Sejak saat itu aku terus berjuang, berharap waktu yang dia maksud segera tiba. Nyatanya, setelah tiga bulan kami bersama, waktu yang dia maksud belum juga datang. Aku yang telah mati-matian bertahan, berusaha mengubah tabiatku, dan jadi yang dia mau pun mendadak lelah. Semua terasa tidak imbang. Dia acuhkan aku dengan segala kesibukannya dan dia tetap memaksa aku untuk pahami maunya. Dia tak pernah mengerti aku dan suka menuntut ini itu. Menyakitkan!

Aku juga wanita. Aku ingin diperjuangkan seperti wanita-wanitanya yang dulu. Aku juga ingin di rayu saat merajuk, tapi nada tinggiku selalu dibalas dengan nada yang lebih tinggi lagi. Dalam keadaan sekacau itu dia masih sempat memojokkan aku dengan rangkaian kalimat panjang lebar yang sejujurnya tak pernah aku tau arahnya . Dia selalu memposisikan aku sebagai dukun yang bisa menerka-nerka maunya tanpa dia harus bicara. Dia selalu memberiku sandi-sandi morse yang harus segera aku terjemahkan. Dia selalu memberi kode-kode aneh dan berharap aku peka. Jadi, dalam cerita ini siapa yang berperan jadi wanita?

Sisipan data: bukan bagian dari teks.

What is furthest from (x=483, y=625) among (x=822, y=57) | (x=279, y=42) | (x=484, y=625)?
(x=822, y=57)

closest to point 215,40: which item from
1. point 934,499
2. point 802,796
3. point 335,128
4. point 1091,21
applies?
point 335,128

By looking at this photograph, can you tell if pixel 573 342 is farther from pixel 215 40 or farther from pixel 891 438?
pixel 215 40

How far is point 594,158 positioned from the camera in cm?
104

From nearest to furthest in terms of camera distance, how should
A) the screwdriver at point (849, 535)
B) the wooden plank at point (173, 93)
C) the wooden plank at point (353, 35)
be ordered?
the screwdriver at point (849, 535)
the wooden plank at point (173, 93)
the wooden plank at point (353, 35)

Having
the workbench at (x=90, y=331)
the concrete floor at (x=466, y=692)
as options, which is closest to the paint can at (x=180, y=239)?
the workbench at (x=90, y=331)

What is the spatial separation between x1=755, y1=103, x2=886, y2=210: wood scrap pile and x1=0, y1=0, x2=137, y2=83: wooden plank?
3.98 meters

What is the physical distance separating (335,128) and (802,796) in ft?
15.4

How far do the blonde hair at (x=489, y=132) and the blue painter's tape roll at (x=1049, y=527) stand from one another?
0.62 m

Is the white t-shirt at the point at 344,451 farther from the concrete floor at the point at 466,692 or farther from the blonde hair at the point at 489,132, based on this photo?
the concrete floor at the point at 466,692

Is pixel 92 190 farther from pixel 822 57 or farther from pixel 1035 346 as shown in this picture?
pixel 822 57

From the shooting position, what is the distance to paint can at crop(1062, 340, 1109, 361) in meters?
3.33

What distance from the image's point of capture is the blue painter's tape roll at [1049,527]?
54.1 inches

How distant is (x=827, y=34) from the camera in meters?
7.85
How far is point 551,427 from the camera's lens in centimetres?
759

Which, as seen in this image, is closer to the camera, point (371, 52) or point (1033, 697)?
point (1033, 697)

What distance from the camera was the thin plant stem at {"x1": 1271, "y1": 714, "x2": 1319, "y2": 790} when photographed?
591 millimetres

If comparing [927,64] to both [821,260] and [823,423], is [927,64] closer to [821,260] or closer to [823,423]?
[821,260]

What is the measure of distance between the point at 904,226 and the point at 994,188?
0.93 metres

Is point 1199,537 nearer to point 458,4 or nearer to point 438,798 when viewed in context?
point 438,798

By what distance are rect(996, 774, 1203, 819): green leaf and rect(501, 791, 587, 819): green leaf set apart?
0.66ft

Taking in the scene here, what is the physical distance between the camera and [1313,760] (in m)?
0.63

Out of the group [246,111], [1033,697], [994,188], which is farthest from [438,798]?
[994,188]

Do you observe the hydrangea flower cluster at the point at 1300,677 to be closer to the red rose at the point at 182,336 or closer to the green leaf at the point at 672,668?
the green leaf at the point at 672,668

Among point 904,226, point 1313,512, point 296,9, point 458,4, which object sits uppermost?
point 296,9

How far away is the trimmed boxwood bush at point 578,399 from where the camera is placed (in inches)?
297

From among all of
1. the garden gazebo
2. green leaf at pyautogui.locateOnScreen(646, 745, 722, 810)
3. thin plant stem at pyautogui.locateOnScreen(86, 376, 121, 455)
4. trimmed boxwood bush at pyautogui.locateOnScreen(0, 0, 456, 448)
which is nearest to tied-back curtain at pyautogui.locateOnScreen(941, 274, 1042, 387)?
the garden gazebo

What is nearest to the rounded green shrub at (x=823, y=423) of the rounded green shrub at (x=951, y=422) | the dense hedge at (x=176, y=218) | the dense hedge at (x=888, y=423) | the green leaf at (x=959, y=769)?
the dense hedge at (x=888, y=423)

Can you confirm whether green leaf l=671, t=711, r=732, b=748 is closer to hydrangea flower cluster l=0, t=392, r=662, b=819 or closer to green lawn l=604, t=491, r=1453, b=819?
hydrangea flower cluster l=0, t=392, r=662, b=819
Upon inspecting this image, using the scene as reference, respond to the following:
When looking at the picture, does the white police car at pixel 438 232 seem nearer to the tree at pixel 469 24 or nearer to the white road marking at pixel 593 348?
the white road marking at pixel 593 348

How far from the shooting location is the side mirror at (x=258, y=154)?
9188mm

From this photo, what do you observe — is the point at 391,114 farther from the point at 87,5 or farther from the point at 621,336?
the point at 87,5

Ayolah aku ini wanita, apa aku salah jika menunggu dia menyapaku terlebih dahulu ketika berpapasan dengan dia di kampus? Karena selama ini dia selalu melewatiku, perlakukan aku seperti orang yang baru dia kenal kemarin sore. Seolah kami tak ada rasa sedikitpun. Bahkan terkadang aku merasa bahwa dia tak menganggapku ada.

Pujian-pujian yang sering dia sematkan kini berubah jadi cemoohan. Kata sayang yang sering dia ucap pun berubah jadi hinaan. Kami bertengkar hebat kemarin malam. Mengosongkan emosi yang selama ini terpendam..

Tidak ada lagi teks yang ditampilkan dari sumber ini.